**Problem details**
Everything from the line containing "With respect to" through the last line of the records below should be printed exactly, please, and nothing else.

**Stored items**
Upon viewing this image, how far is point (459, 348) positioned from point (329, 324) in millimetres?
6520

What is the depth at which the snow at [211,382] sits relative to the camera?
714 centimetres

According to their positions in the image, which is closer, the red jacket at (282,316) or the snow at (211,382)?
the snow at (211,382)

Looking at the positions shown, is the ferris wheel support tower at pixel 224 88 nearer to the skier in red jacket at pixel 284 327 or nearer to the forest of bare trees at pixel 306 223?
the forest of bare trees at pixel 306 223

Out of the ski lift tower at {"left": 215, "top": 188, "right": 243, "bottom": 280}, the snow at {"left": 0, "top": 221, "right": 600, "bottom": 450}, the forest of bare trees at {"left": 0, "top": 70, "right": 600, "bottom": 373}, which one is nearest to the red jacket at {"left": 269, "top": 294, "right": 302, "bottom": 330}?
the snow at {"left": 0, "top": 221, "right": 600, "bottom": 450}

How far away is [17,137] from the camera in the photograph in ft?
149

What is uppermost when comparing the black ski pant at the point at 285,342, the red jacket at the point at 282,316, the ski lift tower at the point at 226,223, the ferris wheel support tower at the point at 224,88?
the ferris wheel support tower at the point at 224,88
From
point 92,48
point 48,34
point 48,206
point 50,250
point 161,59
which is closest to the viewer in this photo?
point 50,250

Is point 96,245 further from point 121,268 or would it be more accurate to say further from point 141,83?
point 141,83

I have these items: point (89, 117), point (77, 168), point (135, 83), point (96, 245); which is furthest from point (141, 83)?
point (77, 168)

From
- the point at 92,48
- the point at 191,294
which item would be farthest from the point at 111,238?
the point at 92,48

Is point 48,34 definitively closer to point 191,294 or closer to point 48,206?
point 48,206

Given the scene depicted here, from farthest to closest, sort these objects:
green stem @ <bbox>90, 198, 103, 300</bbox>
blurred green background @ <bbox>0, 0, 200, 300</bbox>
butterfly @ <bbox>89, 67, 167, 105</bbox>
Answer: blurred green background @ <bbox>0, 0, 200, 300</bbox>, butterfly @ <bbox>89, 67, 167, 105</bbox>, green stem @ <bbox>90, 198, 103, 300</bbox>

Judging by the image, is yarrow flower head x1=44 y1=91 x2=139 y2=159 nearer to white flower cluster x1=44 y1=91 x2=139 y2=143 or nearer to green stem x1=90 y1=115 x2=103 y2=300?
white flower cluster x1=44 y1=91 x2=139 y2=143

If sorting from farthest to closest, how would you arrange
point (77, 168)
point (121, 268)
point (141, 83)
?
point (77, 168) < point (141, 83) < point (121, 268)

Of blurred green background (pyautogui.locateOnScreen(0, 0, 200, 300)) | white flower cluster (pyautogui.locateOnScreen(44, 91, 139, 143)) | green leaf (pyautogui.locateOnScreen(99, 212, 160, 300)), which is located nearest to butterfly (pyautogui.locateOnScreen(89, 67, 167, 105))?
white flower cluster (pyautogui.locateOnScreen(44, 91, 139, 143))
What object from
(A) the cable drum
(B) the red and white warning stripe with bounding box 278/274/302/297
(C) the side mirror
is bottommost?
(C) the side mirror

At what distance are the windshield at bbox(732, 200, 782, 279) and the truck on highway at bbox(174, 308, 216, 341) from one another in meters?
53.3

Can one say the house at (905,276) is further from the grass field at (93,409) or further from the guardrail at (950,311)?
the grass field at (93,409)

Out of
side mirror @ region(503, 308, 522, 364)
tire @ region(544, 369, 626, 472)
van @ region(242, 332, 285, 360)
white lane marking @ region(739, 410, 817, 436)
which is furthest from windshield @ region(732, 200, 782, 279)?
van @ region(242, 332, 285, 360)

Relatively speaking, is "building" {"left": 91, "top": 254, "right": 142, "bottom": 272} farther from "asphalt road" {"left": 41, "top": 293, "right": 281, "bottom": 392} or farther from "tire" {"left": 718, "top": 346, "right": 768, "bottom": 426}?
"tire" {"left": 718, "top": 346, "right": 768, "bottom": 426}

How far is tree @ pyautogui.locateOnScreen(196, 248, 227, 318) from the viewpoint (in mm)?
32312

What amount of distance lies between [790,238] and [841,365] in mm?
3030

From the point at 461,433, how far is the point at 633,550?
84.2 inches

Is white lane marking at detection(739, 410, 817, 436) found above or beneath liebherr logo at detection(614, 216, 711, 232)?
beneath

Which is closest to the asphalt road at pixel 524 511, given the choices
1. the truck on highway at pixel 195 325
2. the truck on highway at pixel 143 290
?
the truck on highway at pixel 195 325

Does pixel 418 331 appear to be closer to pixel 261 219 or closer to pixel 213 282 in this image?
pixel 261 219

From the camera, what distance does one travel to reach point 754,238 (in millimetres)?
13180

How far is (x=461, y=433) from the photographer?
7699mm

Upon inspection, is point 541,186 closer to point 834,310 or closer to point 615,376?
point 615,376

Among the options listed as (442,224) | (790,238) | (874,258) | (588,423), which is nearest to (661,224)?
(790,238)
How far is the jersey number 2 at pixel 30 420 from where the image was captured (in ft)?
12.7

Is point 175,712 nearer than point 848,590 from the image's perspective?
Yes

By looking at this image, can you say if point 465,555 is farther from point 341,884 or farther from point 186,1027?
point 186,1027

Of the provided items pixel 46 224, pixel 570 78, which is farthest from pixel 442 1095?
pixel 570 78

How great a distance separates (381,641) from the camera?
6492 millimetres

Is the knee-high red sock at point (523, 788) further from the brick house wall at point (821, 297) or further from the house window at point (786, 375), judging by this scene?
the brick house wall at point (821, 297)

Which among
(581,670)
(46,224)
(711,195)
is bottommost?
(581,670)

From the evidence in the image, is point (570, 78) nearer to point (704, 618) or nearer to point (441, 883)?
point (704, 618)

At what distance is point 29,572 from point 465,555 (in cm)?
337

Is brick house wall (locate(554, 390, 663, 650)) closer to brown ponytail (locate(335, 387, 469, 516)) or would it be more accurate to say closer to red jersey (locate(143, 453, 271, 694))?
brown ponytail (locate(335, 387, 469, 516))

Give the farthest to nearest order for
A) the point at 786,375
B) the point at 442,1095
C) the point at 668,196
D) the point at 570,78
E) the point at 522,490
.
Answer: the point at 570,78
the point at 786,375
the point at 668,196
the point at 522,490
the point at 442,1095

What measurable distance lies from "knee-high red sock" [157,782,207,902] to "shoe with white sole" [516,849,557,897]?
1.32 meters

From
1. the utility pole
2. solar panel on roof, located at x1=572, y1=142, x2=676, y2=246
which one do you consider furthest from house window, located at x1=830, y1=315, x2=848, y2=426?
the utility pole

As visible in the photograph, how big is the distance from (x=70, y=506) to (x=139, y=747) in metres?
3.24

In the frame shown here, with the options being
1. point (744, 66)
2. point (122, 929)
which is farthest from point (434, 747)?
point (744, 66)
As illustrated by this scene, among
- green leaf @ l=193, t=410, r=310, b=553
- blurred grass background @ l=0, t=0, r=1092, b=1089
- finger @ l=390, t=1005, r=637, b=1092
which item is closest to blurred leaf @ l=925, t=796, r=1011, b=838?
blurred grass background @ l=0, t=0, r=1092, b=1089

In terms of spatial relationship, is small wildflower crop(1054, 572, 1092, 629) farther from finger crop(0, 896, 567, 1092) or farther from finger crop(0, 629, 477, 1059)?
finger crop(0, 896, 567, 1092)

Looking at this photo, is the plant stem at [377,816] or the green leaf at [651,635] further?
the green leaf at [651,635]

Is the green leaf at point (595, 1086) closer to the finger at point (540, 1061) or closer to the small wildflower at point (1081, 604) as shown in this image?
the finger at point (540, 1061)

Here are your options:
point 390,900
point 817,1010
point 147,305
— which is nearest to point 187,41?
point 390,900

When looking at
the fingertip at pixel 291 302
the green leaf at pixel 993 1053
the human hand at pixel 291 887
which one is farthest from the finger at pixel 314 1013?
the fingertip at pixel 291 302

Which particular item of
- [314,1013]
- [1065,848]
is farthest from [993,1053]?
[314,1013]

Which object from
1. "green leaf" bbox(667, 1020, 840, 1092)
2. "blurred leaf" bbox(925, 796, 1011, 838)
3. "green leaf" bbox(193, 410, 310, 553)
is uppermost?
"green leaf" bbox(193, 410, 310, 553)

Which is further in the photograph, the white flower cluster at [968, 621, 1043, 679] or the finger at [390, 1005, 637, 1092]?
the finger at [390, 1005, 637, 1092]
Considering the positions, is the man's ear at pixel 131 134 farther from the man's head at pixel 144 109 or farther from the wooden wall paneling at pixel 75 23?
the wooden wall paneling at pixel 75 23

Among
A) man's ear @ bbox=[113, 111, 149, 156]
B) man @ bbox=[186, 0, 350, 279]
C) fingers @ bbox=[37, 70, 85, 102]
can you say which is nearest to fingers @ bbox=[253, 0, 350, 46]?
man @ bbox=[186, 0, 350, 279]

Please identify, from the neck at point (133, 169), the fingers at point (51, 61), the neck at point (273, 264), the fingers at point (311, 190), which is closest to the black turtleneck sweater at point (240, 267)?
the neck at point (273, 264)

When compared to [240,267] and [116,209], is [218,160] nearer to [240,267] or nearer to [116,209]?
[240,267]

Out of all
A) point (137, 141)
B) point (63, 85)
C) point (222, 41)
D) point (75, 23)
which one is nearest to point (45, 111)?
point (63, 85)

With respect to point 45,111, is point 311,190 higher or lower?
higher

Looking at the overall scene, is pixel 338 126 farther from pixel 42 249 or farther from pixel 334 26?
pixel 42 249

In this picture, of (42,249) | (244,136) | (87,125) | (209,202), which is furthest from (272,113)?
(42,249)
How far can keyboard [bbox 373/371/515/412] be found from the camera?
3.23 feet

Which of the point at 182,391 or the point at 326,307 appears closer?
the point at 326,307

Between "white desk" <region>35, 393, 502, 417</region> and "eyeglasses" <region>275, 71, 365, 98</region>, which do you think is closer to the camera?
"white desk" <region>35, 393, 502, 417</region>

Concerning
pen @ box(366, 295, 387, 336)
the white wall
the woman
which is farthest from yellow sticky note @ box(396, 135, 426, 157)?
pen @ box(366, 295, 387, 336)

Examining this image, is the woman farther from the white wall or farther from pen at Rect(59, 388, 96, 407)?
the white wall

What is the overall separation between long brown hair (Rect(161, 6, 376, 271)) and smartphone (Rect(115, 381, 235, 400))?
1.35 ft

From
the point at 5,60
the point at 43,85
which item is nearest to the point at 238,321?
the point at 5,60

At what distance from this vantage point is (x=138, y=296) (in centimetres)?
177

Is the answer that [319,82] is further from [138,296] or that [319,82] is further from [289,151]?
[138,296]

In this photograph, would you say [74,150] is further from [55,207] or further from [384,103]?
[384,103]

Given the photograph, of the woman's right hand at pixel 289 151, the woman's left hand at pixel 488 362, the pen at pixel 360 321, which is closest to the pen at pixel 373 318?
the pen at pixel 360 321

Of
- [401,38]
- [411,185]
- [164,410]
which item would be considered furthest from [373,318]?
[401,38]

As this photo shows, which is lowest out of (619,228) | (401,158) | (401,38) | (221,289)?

**The completed task**
With respect to point 45,111, is point 311,190 higher or lower?
higher

Looking at the overall scene, is pixel 338 126 farther from pixel 42 249 or farther from pixel 334 26?
pixel 42 249

In this picture, of (42,249) | (244,136) | (87,125) | (209,202), which is furthest from (272,113)?
(42,249)
How far can keyboard [bbox 373/371/515/412] be found from the camera?
3.23 feet

Which of the point at 182,391 or the point at 326,307 appears closer?
the point at 326,307

Between "white desk" <region>35, 393, 502, 417</region> and "eyeglasses" <region>275, 71, 365, 98</region>, which do you think is closer to the camera?
"white desk" <region>35, 393, 502, 417</region>

Concerning
pen @ box(366, 295, 387, 336)
the white wall
the woman
which is farthest from yellow sticky note @ box(396, 135, 426, 157)?
pen @ box(366, 295, 387, 336)

Examining this image, is the woman farther from the white wall or farther from pen at Rect(59, 388, 96, 407)?
the white wall

What is the overall separation between long brown hair (Rect(161, 6, 376, 271)) and smartphone (Rect(115, 381, 235, 400))?
1.35 ft

From
the point at 5,60
the point at 43,85
which item is nearest to the point at 238,321?
the point at 5,60

At what distance from this vantage point is (x=138, y=296) (in centimetres)?
177

Is the answer that [319,82] is further from [138,296] or that [319,82] is further from [289,151]?
[138,296]

In this photograph, would you say [74,150] is further from [55,207] or further from [384,103]?
[384,103]

Given the photograph, of the woman's right hand at pixel 289 151, the woman's left hand at pixel 488 362, the pen at pixel 360 321, which is closest to the pen at pixel 373 318?
the pen at pixel 360 321

Of
- [401,38]
- [411,185]
- [164,410]
which item would be considered furthest from [373,318]?
[401,38]

As this photo shows, which is lowest out of (619,228) | (401,158) | (401,38) | (221,289)?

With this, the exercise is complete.